Let $X_1,...,X_k$ be independent exponentially distributed with parameter $\lambda$ random variables.
Is this equality holds?
$$E[e^{-X_1-...-X_k}|X_1+...+X_k]=e^{-X_1-...-X_k}$$
My textbook says it holds, but I don't know why.
I know that if random variable $X$ is measuable with respect to sigma algebra generated by random variable $Y$ then: $E[X|Y]=X$. But why is $e^{-X_1-...-X_k}$ measurable with respect to sigma algebra generated by $X_1+...+X_k$
I tried to use theroem which says: Image of borel set under continuous, injective function from $R$ to $R$ is borel set, but in my situation I would like to apply it to $-ln(x)$ but this function is from $(0,\infty)$ not $R$ and I think it matter because borel set can have some negative numbers and $ln(x)$ is undefined for negative numbers.

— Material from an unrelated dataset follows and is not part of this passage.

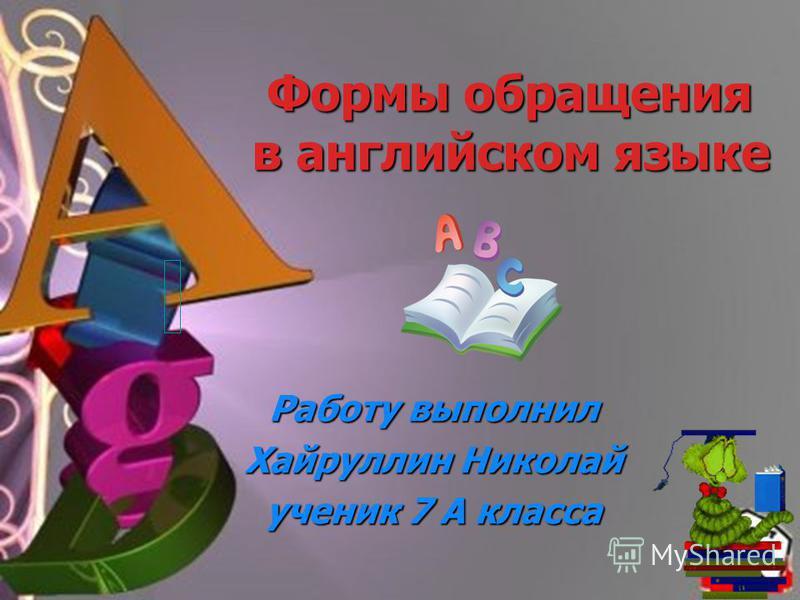 Формы обращения в английском языке Формы обращения в английском языке Работу выполнил Хайруллин Николай ученик 7 А класса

As a non-rigorous rule which "almost surely" works is that functions(random variables) which are measurable wrt $\sigma(Y)$ are precisely the one's which are determined if $Y$ is known.
So keeping with your notation, let $f:\Bbb{R}\to\Bbb{R}$ be a Borel Measurable function, then $f(Y)$ is measurable wrt $\sigma(Y)$ i.e. if $B\in\mathcal{B}(\Bbb{R})$ then $f^{-1}(B)$ is Borel and hence $Y^{-1}(f^{-1}(B))\in\sigma(Y)$ and that's it. $f(Y)$ is thus measurable wrt $\sigma(Y)$.
So in particular $e^{\pm Y}$ is also measurable and that's precisely what your book is using.
An advice would be to not overthink while doing Conditional Expectation as it can lead to a whole lot of unintended conceptual mistakes.